More than four in five adults—82 percent—from around the world, including 66 percent of Americans, are committed to taking their everyday sustainability habits with them when they travel, according to a survey released Monday by InterContinental Hotels Group. IHG also announced a 10-year sustainability plan for the company, dubbed Journey to Tomorrow.
The survey was conducted online from Jan. 20-28 and included 9,000 global responses: 2,000 from the U.S., 2,000 from the U.K., 2,000 from Greater China, 1,000 from Germany, 1,000 in the United Arab Emirates and 1,000 from Australia.
A majority of all respondents and almost two-thirds of U.S. respondents agreed that 2020 and Covid-19 has made them more socially and environmentally conscious about their effect on the world when traveling. Younger U.S. travelers were much more likely to share this sentiment: 78 percent of 18-to 24-year-olds agreed compared with 27 percent of those 55 and older.
Nearly 40 percent of U.S. respondents said they would be more mindful about their travel choices following the pandemic. Their No. 1 consideration (42 percent of respondents) was how ethical and responsible the hotel brand was in creating an inclusive work environment, supporting jobs, providing skills training and education, and protecting human rights, followed by avoiding tourist activities that could have a negative impact on the local environment and communities (38 percent). Further, 84 percent said it is important to get to know the local community when visiting somewhere new.
Many U.S. travelers are willing to pay more for more sustainable travel. The survey found that Americans would spend on average 41 percent more on an accommodation they know operates responsibly, with 47 percent happy to spend more than 40 percent extra per night. Globally, 31 percent said they would spend more per night for more sustainable accommodations.
IHG's new sustainability plan will "challenge us to deliver on new ambitions, including how we continue to promote wellbeing in the workplace, champion an inclusive culture and advance human rights," said IHG president and CEO Keith Barr in a letter on the IHG website. "In our communities, we will seize opportunities to improve millions of lives, whether through supporting disaster relief efforts, tackling food poverty, or by providing stills training that drives social and economic change. We will work with every one of our hotels to reduce carbon emissions in line with climate science, eliminate single-use items or move to reusable/recyclable alternatives, reduce food waste and collaborate locally to reduce water stress in high-risk areas."

• **AIM OF THE EXERCISE**: According to the IHG travel survey article, what name did IHG give its 10-year sustainability plan?

• **DATA EXTRACT**:

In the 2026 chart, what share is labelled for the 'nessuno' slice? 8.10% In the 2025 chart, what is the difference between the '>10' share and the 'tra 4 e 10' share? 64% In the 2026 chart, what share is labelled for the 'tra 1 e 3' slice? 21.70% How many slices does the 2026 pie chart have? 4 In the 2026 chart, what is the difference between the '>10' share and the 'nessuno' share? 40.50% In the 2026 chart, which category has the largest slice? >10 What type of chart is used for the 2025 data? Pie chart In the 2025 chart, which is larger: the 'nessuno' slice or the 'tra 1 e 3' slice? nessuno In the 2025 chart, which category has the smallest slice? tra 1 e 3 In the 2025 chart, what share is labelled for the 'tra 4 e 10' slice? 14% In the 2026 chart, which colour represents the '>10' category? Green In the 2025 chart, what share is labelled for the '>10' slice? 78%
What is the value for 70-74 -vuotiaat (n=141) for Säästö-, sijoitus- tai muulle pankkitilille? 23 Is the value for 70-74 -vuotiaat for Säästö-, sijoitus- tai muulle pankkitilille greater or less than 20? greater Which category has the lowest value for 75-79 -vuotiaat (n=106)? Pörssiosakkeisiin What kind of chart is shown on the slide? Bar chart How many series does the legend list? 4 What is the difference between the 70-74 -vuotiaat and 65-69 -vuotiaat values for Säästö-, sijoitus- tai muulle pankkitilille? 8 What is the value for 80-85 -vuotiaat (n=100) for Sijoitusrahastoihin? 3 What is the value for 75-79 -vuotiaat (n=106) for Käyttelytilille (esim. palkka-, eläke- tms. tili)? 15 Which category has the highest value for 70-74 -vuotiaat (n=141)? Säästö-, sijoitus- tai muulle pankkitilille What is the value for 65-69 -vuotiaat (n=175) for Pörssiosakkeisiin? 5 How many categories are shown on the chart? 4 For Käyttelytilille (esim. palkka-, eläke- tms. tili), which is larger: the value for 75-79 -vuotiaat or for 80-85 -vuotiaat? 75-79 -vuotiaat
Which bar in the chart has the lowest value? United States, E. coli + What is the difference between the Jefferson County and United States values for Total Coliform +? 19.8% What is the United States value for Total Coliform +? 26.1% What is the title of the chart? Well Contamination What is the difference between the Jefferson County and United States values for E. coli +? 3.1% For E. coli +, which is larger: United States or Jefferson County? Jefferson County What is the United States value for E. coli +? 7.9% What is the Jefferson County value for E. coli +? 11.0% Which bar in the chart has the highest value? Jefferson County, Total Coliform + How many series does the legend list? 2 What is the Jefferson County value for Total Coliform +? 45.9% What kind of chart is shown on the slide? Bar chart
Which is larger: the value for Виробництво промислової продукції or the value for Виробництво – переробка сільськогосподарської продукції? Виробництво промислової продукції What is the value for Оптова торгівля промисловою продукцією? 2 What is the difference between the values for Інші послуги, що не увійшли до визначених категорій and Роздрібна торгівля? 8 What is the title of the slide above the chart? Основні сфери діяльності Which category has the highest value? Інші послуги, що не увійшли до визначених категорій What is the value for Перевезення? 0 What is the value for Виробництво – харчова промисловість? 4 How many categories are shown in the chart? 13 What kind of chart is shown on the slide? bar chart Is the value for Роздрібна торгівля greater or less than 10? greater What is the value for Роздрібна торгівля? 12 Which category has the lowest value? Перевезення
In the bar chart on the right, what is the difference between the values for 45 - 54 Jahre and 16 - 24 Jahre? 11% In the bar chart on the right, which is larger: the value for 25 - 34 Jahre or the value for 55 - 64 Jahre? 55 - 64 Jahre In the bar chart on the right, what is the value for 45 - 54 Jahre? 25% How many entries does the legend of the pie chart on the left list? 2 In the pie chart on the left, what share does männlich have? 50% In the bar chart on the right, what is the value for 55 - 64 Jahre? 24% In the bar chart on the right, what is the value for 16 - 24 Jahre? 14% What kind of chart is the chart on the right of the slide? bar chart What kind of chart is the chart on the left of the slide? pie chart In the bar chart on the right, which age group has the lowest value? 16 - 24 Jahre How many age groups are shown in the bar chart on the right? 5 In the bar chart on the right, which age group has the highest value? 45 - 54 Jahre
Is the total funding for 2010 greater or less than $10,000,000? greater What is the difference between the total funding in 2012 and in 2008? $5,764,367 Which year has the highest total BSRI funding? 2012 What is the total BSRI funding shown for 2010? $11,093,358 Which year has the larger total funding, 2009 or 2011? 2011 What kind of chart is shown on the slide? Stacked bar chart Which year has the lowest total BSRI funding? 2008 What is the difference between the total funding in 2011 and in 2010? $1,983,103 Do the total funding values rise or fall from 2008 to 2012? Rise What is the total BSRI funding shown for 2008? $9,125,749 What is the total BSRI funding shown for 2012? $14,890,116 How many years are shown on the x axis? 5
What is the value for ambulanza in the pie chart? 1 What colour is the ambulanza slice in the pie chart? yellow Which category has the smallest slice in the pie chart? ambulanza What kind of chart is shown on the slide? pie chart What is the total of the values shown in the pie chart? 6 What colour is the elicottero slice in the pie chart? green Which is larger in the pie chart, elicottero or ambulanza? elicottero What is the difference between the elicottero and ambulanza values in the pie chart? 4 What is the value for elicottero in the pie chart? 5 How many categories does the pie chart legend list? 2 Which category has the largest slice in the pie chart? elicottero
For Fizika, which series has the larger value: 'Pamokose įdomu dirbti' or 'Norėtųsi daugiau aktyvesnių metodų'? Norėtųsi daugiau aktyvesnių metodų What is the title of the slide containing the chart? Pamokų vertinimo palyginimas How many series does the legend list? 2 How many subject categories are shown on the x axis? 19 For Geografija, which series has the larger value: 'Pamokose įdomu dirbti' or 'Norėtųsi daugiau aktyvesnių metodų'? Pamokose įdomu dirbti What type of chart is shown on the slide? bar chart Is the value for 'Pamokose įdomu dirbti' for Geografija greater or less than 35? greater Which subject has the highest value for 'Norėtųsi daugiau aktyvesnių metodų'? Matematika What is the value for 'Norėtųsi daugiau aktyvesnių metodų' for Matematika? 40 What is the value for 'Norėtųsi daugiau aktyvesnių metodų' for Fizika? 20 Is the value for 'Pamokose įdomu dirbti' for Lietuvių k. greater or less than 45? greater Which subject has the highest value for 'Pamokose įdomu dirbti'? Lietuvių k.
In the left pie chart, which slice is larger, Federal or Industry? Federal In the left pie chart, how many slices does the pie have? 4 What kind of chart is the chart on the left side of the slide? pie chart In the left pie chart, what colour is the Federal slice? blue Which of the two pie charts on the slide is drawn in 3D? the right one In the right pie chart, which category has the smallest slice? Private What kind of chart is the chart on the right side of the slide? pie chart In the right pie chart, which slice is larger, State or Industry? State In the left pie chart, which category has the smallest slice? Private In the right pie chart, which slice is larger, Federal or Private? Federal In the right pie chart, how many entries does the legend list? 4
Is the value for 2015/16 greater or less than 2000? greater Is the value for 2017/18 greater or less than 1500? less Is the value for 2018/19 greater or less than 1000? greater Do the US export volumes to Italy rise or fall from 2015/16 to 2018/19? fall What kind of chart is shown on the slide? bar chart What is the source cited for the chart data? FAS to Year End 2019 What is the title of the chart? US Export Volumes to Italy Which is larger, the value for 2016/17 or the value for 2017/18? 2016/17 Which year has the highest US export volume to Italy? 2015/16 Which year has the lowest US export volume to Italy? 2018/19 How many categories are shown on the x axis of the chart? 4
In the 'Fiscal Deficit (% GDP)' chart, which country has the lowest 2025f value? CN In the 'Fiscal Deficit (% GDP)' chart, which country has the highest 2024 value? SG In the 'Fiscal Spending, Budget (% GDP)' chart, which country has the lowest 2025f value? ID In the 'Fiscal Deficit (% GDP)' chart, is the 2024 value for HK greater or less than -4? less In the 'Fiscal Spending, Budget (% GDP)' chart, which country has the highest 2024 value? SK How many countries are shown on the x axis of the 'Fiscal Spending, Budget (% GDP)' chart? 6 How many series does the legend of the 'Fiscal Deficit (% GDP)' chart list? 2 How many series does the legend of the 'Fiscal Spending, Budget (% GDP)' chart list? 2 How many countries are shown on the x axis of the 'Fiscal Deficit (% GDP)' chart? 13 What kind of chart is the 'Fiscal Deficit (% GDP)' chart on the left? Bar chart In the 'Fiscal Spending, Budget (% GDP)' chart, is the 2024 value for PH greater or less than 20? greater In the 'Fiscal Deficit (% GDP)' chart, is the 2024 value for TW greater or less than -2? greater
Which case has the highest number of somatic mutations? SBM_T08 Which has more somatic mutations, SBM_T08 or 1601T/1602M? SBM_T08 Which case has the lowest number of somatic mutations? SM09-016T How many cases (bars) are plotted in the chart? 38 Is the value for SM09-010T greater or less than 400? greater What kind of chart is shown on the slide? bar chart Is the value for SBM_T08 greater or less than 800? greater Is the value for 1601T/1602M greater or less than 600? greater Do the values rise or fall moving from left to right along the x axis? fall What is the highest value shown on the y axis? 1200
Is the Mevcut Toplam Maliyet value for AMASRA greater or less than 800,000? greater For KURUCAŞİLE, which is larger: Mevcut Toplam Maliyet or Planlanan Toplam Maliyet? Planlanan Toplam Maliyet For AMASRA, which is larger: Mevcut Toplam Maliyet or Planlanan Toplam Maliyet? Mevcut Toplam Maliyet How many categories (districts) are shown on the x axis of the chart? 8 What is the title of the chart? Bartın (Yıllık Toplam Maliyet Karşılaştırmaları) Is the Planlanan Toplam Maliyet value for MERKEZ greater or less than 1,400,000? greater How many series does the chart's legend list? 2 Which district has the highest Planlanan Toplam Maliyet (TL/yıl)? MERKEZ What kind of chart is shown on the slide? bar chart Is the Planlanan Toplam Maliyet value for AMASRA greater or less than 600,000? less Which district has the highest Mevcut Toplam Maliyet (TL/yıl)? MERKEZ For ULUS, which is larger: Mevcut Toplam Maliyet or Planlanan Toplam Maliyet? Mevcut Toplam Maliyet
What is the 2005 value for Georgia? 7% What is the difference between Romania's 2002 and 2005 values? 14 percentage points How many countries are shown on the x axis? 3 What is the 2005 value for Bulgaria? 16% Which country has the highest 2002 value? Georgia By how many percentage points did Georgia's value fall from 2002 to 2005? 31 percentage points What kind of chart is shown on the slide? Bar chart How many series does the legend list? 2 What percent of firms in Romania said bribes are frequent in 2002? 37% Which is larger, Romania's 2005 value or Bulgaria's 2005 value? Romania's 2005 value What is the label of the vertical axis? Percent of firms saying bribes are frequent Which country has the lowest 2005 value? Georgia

• **ANSWER**: Journey to Tomorrow